C’est ce que défendent des milliers de structures de l’ESS (économie sociale et solidaire), dont les fondements reposent principalement sur la revalorisation de l’objet et de l’humain dans la société. Avec une note de poésie, Catherine Mechkour di Maria, directrice générale d’Emmaüs Alternatives et vice-présidente du réseau francilien des ressourceries Refer, voit la réparation comme un geste de délicatesse vis-à-vis du produit et des personnes vulnérables. « Nos structures attirent des milliers de bénévoles de toutes les générations. Pourtant, nous sommes aujourd’hui, en danger de mort ». Et de revendiquer la création d’un fonds pour le réemploi comme planche de salut. Sous réserve que cela n’entraîne pas un tarissement des aides existantes destinées aux associations et à l’insertion. « Nous souhaitons vivement que cette source de financement engage 5 % du budget des filières REP, alors les subventions des associations sont passées de 35 % à 20 % en dix ans ». Pour Catherine di Maria, si le projet de loi va dans le bon sens, l’inquiétude réside dans l’art de l’exécution : « nous ne cessons de marteler que les objectifs par filière, cela ne marche pas depuis des années. Dans ce cas, il est nécessaire d’innover et de créer des passerelles entre associations et entreprises. Beaucoup d’élus soutiennent nos recycleries et ressourceries car ils connaissent l’impact économique et social de ces structures sur leur territoire. Espérons maintenant que les députés suivront lors de l’examen du projet de loi ».
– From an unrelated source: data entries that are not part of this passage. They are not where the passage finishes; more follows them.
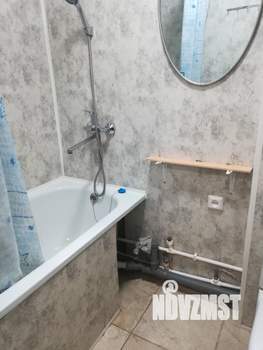 1-к квартира, на длительный срок, 30м2, 8/10 этаж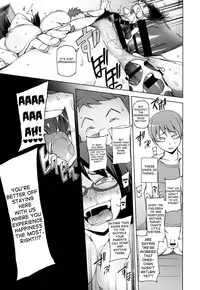 [Miito Shido] Shoujo Nikuyoku Chitai -Lustful Flowers- [English] [shakuganexa]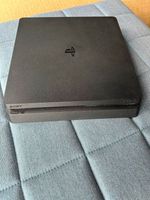 Sony Playstation 4 slim 1TB - Modell CUH-2216B Baden-Württemberg - Waldenbuch Vorschau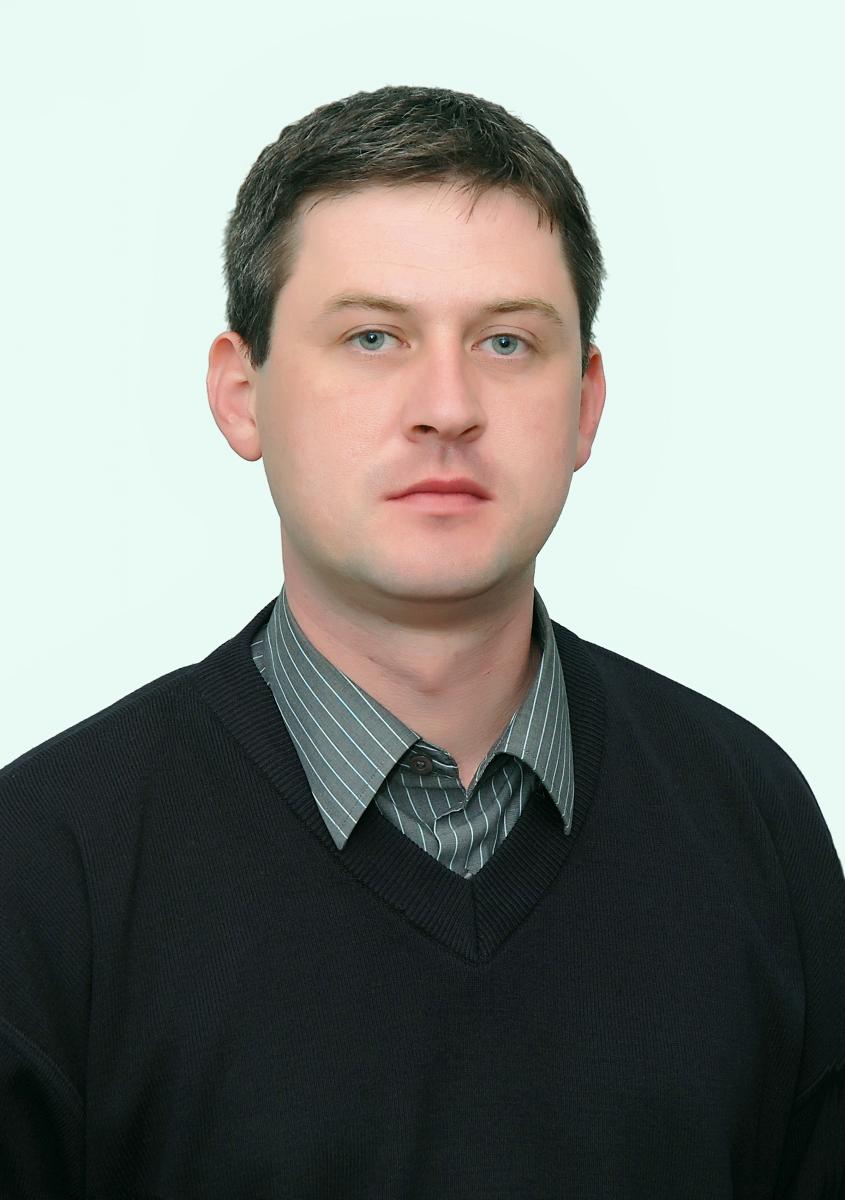 Тяпаев Тимур Борисович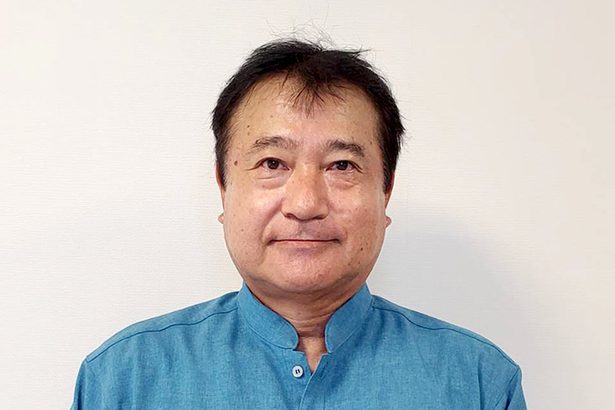 新理事長に下地氏選出　沖縄県文化芸術振興会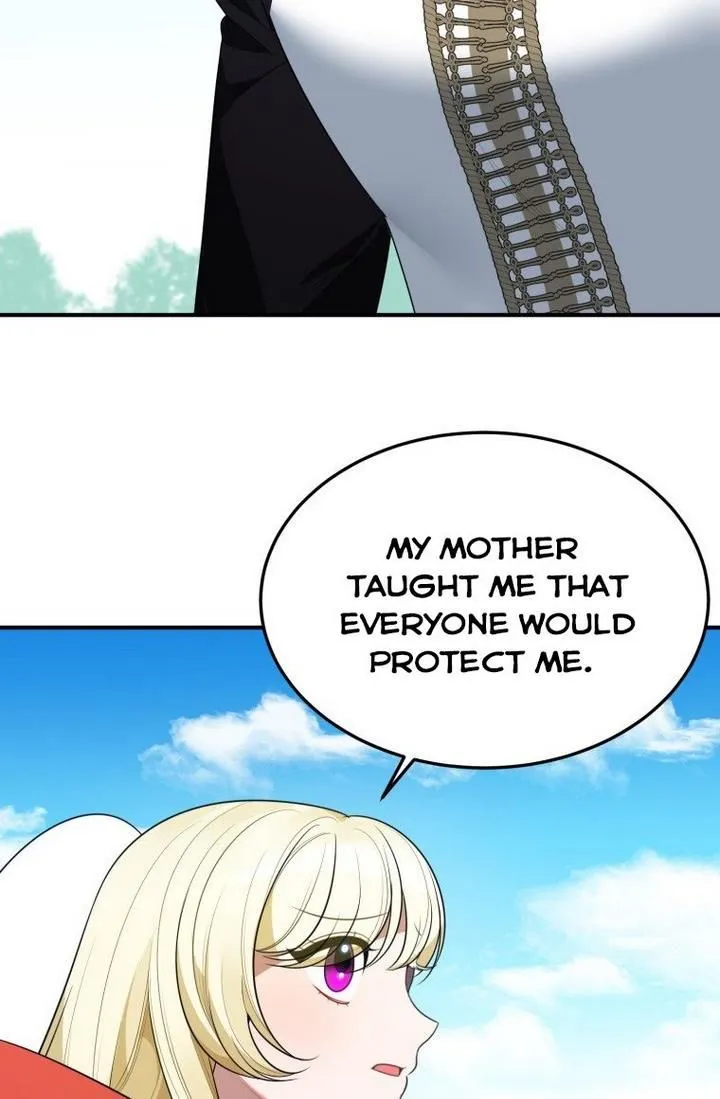 One Step Forward to the Flower Path Chapter 25 page 34 - 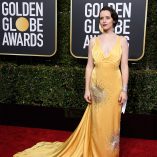 Claire Foy 76th Golden Globe Awards 11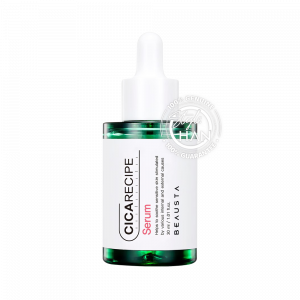 BEAUSTA Cicarecipe Serum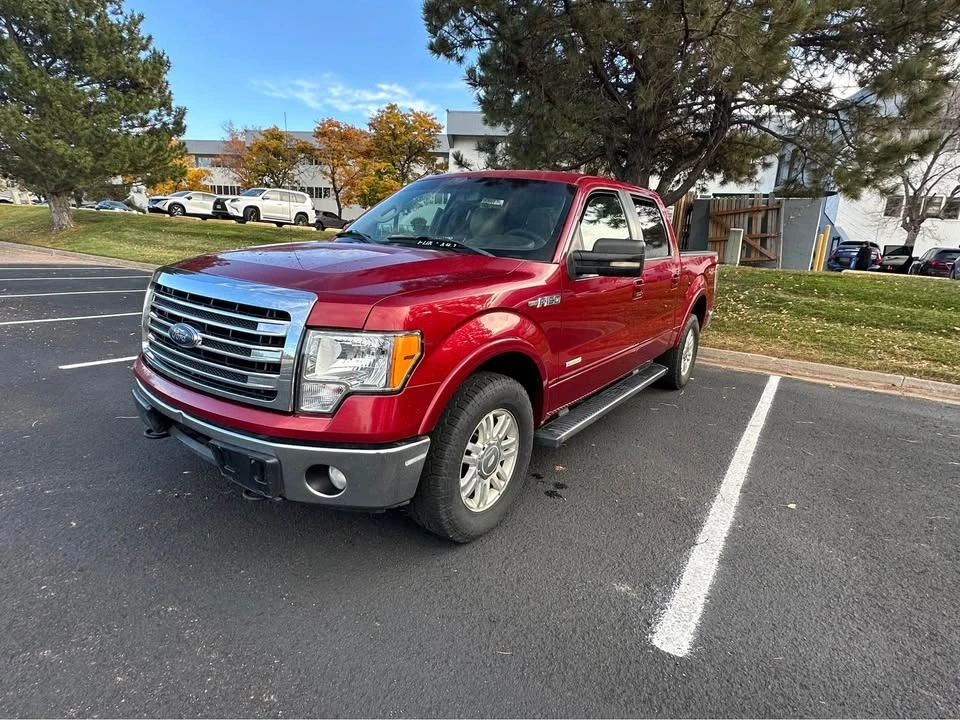 2013 Ford F-150 12th Gen - Image 2 of 8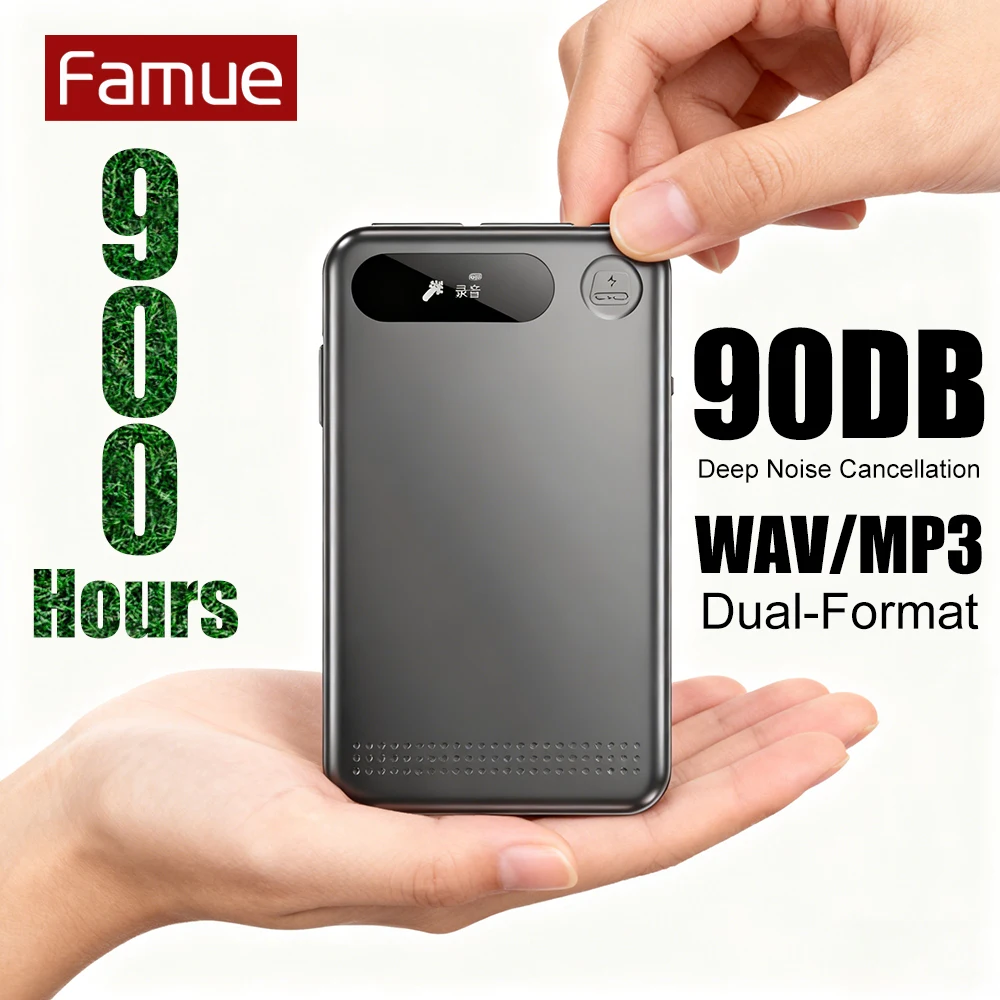 【64Gb】Famue L28 Mag… - image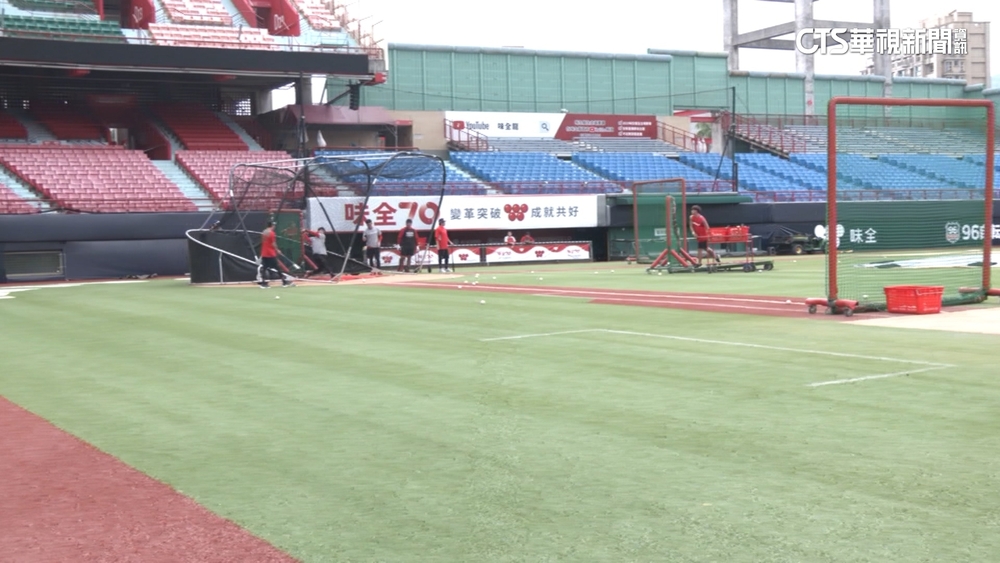 味全龍回歸3年闖總冠軍賽　郭天信：像作夢一樣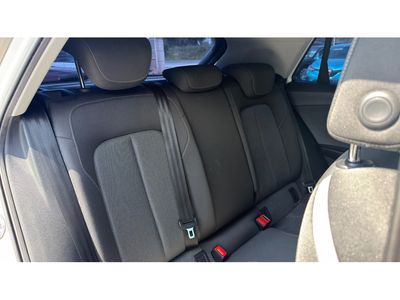 2018 Audi Q2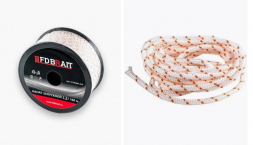 Канат запускной 3.5 мм 100м BRAIT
Clarifier certaines notions

 

De son côté, la fédération RCube qui compte à ce jour plus de cent membres (associations, entreprises, indépendants et réseaux d’acteurs) a souhaité enrichir les débats autour de ce projet législatif, avec dix propositions issues de l’expérience de ses membres. Elles s’articulent autour de trois axes de changement : le droit à réparer ; une fiscalité favorable ; le marché des biens reconditionnés. Pour Benoit Varin, président de RCube et co-fondateur de la plateforme de reconditionnement de smartphones ReCommerce, il est indispensable, alors que les politiques s’emparent du sujet, de redéfinir et clarifier certaines notions : « le reconditionnement de produits n’est pas défini aujourd’hui par la loi. Nous devons le faire pour qu’à terme, ces activités soient mieux cadrées. Reconditionner un produit (smartphone, ordinateur et même palette en bois), signifie le remettre en condition d’utilisation par un professionnel, via la réparation ou le remplacement de pièces ».

Le réemploi reste également un concept assez flou mais qui trouve une définition précise dans le code de l’environnement, indique Patricia Savin, présidente de l’association Orée et avocate, spécialiste du droit de l’environnement  : « aujourd’hui, nous observons au sein de notre organisation que le monde économique est partant pour changer de modèle, mais des freins existent pour des raisons opérationnelles et juridiques principalement. Pour lever les obstacles au réemploi, il faut se reporter au code de l’environnement ». Il mentionne que le réemploi permet à un produit de ne pas passer par la case déchet.

C’est une clarification nécessaire qui peut faciliter son développement. Car le secteur des déchets est plus contraignant dès lors qu’un stockage ou un regroupement de produits à réutiliser ou à recycler – exigeant des traitement et des préparations – entraîne des procédures administratives lourdes comme la création d’ICPE ou de sociétés de courtage. A ce jour, le principal frein au réemploi dans le bâtiment, porte sur l’assurabilité des produits de seconde main. Il serait opportun d’impliquer davantage le monde de l’assurance et de l’accompagner vers ces nouvelles pratiques, explique Patricia Savin : « ces notions sont indispensables à clarifier pour anticiper les situations conflictuelles ».